3 jours après mon retour, je suis encore sur un petit nuage. Dans cette newsletter, je vous raconte comment j’ai vécu cette expérience et les réflexions qu’elle a fait naître chez moi. Bonne lecture ! ❤️
L’arrivée
Lundi dernier, premier jour de grand froid en France, l’ambiance était sans doute plus austère qu’à la fin de l’été. Une fois sorties du train, nous avons rejoint la résidence à pied en traînant laborieusement nos valises le long de la départementale. À mi-chemin, Axelle a levé les yeux et m’a dit “ah regarde, on le voit !” en me pointant, à quelques centaines de mètres de là, un immense bâtiment gris qui m’a immédiatement fait penser à l’hôtel de The Shining. À notre arrivée, personne dans l’entrée. Axelle m’a montré la buanderie, où nous avons pris des draps propres avant de monter au 2ème étage et de s’installer dans deux chambres libres.
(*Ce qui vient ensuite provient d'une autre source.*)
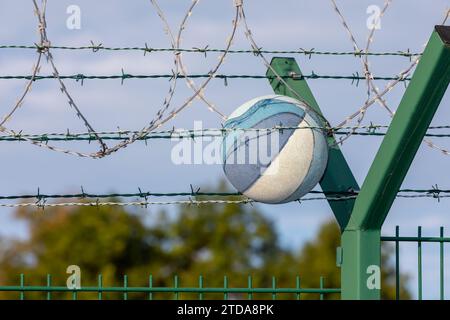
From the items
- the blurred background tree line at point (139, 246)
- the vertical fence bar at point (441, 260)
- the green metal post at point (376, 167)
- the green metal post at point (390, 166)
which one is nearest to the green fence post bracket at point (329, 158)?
the green metal post at point (376, 167)

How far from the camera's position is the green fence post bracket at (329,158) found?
10523mm

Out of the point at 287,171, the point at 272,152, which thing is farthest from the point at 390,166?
the point at 272,152

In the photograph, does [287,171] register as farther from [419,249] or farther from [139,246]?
[139,246]

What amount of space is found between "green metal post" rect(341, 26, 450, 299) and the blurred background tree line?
29572 millimetres

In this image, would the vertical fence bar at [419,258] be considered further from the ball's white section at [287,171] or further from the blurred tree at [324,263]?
the blurred tree at [324,263]

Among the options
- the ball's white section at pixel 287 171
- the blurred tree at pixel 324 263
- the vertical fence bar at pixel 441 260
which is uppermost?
the blurred tree at pixel 324 263

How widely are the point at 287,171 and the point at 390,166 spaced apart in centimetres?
79

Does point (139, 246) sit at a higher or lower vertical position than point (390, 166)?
higher

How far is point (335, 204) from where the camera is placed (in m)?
10.6

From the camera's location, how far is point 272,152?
9.80m

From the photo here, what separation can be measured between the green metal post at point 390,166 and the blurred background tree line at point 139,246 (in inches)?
1164
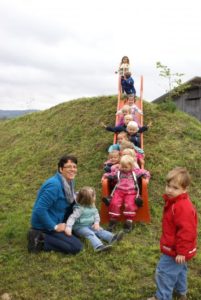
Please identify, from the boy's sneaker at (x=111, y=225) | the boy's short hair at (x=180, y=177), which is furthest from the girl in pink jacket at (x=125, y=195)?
the boy's short hair at (x=180, y=177)

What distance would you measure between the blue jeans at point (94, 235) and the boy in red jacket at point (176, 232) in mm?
1872

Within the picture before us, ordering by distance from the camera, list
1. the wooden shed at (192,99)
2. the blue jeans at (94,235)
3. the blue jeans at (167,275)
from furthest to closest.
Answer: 1. the wooden shed at (192,99)
2. the blue jeans at (94,235)
3. the blue jeans at (167,275)

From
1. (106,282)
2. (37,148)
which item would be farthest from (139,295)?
(37,148)

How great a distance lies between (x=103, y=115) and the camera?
14852mm

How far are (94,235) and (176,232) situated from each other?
230cm

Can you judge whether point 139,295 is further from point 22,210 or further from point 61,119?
point 61,119

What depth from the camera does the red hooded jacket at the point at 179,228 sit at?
4.91m

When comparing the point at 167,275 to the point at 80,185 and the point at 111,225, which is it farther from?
the point at 80,185

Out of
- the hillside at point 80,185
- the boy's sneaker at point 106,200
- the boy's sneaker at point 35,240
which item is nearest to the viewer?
the hillside at point 80,185

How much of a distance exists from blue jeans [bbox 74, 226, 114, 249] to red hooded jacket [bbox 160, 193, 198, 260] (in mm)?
2020

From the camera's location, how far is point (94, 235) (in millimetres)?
7062

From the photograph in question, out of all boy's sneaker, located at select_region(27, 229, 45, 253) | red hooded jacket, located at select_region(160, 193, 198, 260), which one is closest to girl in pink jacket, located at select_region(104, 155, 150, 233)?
boy's sneaker, located at select_region(27, 229, 45, 253)

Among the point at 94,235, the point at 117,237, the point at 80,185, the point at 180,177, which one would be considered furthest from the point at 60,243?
the point at 80,185

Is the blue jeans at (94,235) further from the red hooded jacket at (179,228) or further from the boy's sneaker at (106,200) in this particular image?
the red hooded jacket at (179,228)
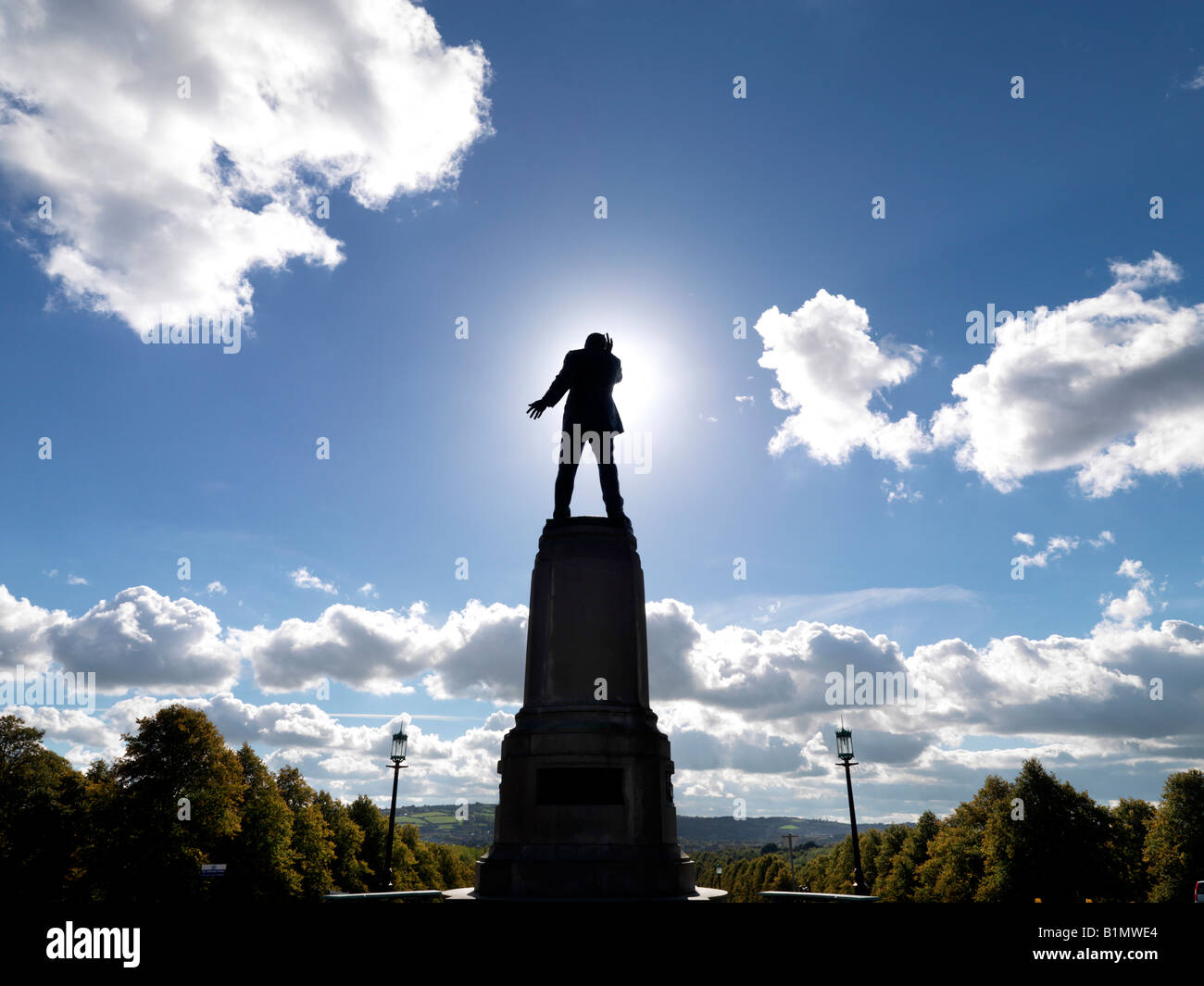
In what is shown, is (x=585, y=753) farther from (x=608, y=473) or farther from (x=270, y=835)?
(x=270, y=835)

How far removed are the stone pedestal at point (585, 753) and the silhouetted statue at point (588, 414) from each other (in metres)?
0.90

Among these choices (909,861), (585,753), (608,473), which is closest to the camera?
(585,753)

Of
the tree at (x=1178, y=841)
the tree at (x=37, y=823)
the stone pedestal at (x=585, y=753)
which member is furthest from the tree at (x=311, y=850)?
the tree at (x=1178, y=841)

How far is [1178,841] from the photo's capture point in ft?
145

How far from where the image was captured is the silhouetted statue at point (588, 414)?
43.0 ft

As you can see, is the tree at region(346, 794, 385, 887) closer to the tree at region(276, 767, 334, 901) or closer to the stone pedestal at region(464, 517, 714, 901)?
the tree at region(276, 767, 334, 901)

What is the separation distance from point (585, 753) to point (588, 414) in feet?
19.6

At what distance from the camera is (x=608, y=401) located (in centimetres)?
1334

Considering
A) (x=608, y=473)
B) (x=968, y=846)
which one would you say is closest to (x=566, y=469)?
(x=608, y=473)

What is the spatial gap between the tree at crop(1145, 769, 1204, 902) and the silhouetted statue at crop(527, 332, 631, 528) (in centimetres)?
5061

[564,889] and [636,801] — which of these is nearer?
[564,889]
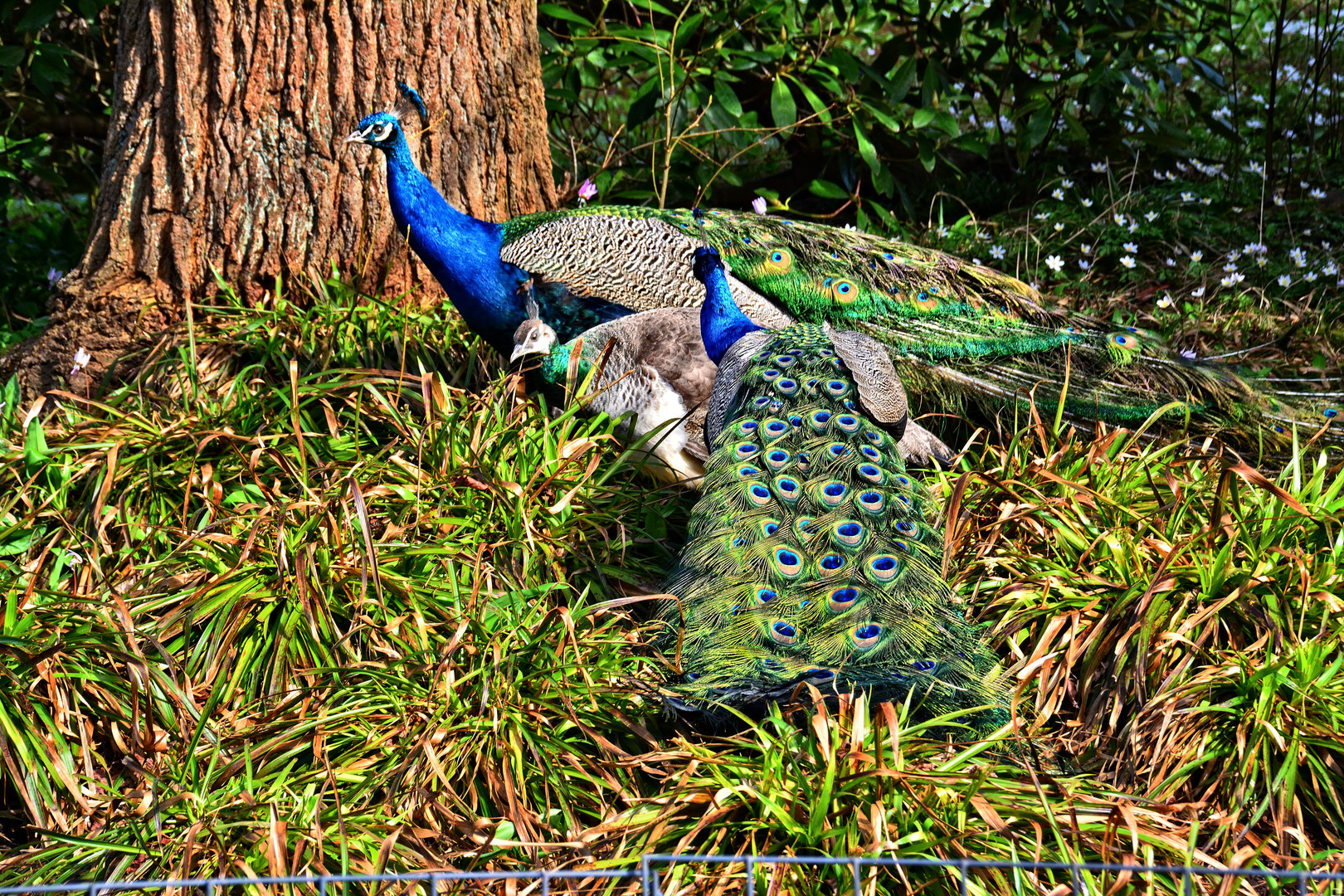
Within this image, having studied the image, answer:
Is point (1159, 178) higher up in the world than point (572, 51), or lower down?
lower down

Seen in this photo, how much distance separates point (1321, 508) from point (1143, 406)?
31.9 inches

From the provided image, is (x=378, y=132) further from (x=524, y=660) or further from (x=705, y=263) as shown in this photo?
(x=524, y=660)

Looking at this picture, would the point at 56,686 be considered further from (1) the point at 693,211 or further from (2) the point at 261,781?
(1) the point at 693,211

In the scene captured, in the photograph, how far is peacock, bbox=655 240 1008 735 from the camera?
7.27ft

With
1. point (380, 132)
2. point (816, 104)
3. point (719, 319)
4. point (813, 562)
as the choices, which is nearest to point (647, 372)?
point (719, 319)

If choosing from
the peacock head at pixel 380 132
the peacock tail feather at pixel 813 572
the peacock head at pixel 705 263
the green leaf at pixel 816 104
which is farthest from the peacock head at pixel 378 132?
the green leaf at pixel 816 104

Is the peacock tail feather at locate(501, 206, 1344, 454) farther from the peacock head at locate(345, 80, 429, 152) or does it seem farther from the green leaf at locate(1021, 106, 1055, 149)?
the green leaf at locate(1021, 106, 1055, 149)

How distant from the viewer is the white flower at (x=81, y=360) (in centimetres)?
361

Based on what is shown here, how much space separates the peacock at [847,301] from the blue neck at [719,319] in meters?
0.28

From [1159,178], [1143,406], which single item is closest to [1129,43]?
[1159,178]

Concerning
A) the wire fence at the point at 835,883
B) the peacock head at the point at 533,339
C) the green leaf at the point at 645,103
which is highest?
the green leaf at the point at 645,103

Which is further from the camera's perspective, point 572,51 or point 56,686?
point 572,51

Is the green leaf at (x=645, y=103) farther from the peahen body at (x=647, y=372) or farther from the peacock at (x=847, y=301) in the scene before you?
the peahen body at (x=647, y=372)

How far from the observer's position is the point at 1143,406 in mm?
3635
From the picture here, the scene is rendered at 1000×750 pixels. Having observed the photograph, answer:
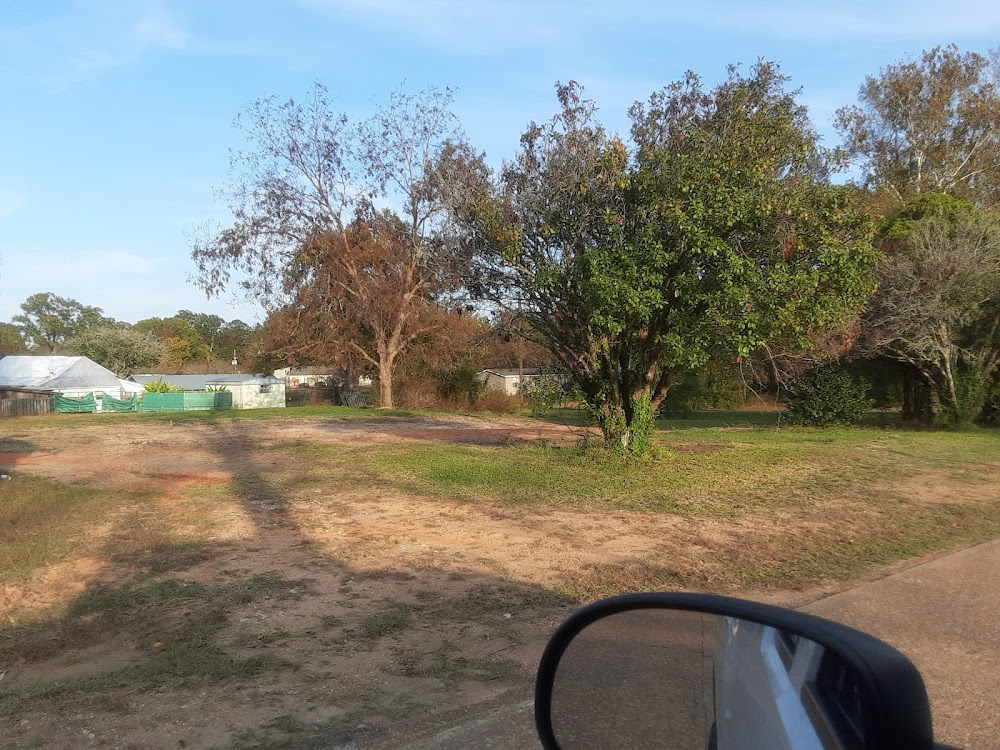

Une fois les lits faits et les chauffages allumés, Axelle m’a proposé un petit tour de propriétaire. Pendant un bon quart d’heure, nous avons traversé un dédale de pièces plus ou moins propres - d’impressionnantes bibliothèques aux murs recouverts de vieux livres, une salle à manger dont la table semblait pouvoir accueillir une soixantaine de personnes, des escaliers en bois, des vérandas glaciales, des couloirs nauséabonds et un jardin aux arbres dénudés, un peu tristoune en ce mois de Janvier. En 15 minutes, nous n’avons croisé qu’une femme en doudoune qui peignait sur le sol d’une une immense pièce vide, un homme qui promenait un landau et un gros chat gris aux yeux jaunes. Ma première impression a été celle d’un lieu relativement inhabité, délabré et glauque, propice au tournage d’un film qui impliquerait des fantômes de moines ou un gardien fou. Je me rappelle m’être dit que ça allait être long et qu’il fallait que j’arrête de jouer les aventurières - j’étais juste une petite bourge très snob.
Nous avons rejoint la cuisine, qui s’est tout de suite avéré le principal lieu de vie de la résidence. Une dizaine de personnes y vaquaient à leurs activités. L’une se beurrait des tartines, une autre pianotait sur un clavier d’ordinateur. De son premier séjour, Axelle a reconnu une femme qui avait apparemment changé de prénom depuis - désormais, on pouvait l’appeler Loumi. À part elle et un homme, les cheveux coiffés en macarons et les oreilles parées de pendentifs en forme de pâquerettes, personne n’a eu l’air de se préoccuper de notre arrivée. Dans la salle à manger attenante à la cuisine, nous sommes tombées sur 4 personnes attablées autour d’un jeu de société visiblement fait maison. Axelle est allée dire bonjour et est revenue l’air amusé : “c’est un Monopoly revisité en mode propriété partagée. Et à la place de l’argent c’est des points de bienveillance et de créativité”.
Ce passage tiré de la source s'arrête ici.